Hoje fui tomado por um tipo diferente de saudade. Ou não,
uma vez que aceito bons livros como bons amigos. Enquanto minha mente teimava
em ilustrar flashes sobre temporadas passadas em relação a alguns livros...
Lembrei de um fragmento em especial, tomado pela curiosidade sobre onde aquele
insight poderia me levar fui atrás então do trecho para fazer nascer a ideia:
(Lembrando que estamos falando sobre Platão, no caso, a
divisão entre os mundos: sensível e inteligível “das ideias”)
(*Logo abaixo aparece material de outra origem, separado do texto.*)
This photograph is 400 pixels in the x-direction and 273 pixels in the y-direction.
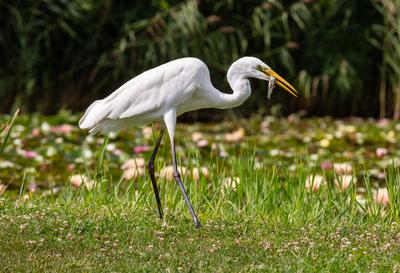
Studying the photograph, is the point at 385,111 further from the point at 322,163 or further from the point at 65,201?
the point at 65,201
Segue o trecho sobre Platão do livro O mundo de Sofia,
“Com relação ao homem, Platão dizia que o corpo era o
elemento que pertence ao mundo dos sentidos, mas a alma que esse corpo carrega,
essa pertence ao mundo das idéias. Quando você nasce, sua alma (o molde de
você) forma seu corpo e passa a habitar a terra. Então ela perde a memória do
que conhecia no mundo das idéias, contudo as vezes acaba relembrando algumas
coisas em dados momentos, explicando assim aquelas sensações do “algo me
diz” que temos.”
Após rápida leitura, novamente voltei para minha questão de
inicio (inicio na infância).
Agora vou reformular a pergunta que fiz quando criança com
outras palavras.
Se somos apenas porção de matéria, poeira espacial, acidente
de percursos da evolução, toda a esperança e metafísica que carregamos do
passado, se somos apenas o poder de nossa razão...
Existe algo além de nossa frágil existência?
Ou criamos Deus por medo de existirmos sozinhos?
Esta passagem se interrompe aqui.